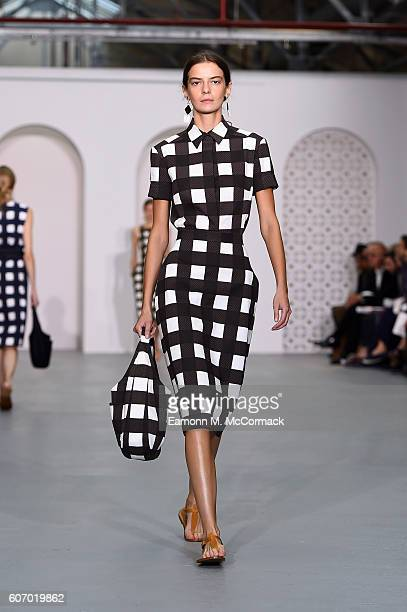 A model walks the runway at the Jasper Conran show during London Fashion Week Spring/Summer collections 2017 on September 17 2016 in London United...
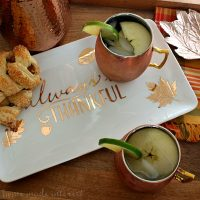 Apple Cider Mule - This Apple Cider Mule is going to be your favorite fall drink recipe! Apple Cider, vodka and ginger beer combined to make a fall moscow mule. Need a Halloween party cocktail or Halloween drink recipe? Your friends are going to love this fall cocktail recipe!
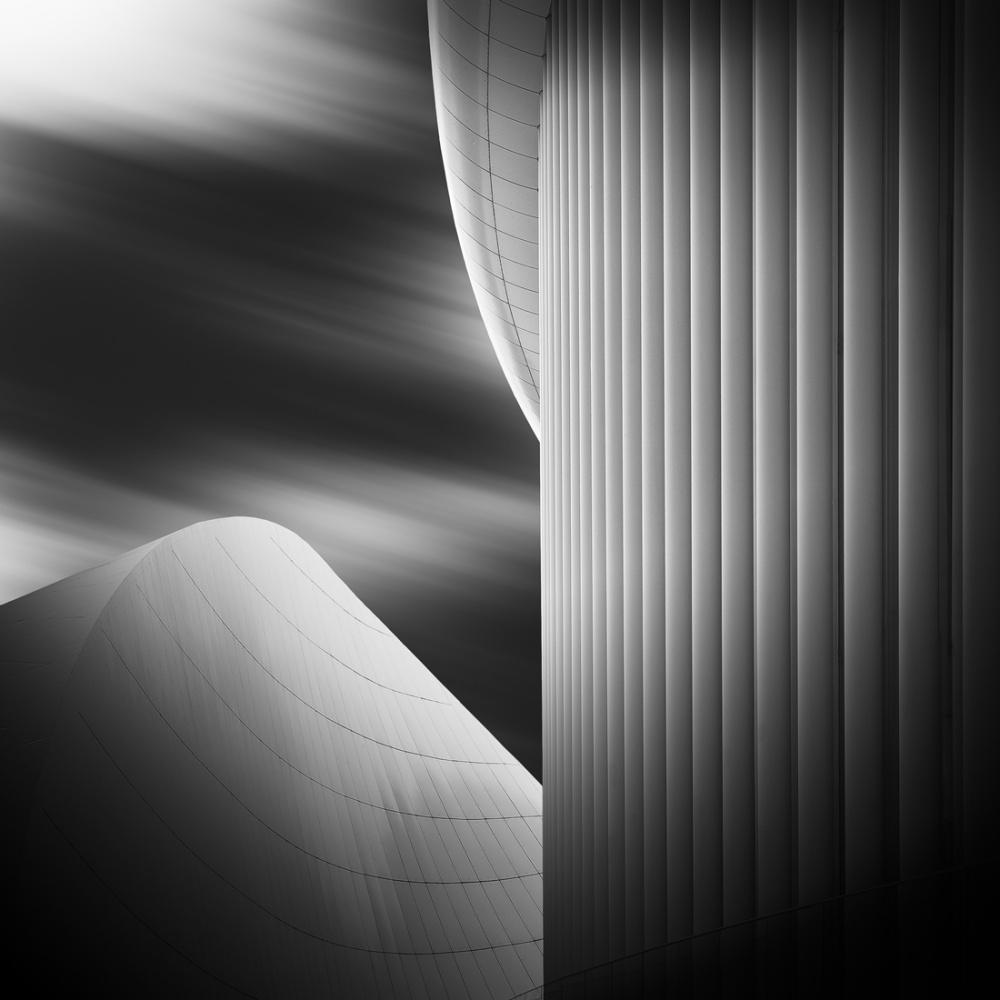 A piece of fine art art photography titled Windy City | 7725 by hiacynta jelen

★ ★ ★ ★

What you will do: Without the pictures, retype exactly the lines from the one that holds "Apple Cider Mule - This" to the last line of the data above, both of them included.

Your solution:
 Apple Cider Mule - This Apple Cider Mule is going to be your favorite fall drink recipe! Apple Cider, vodka and ginger beer combined to make a fall moscow mule. Need a Halloween party cocktail or Halloween drink recipe? Your friends are going to love this fall cocktail recipe!
 A piece of fine art art photography titled Windy City | 7725 by hiacynta jelen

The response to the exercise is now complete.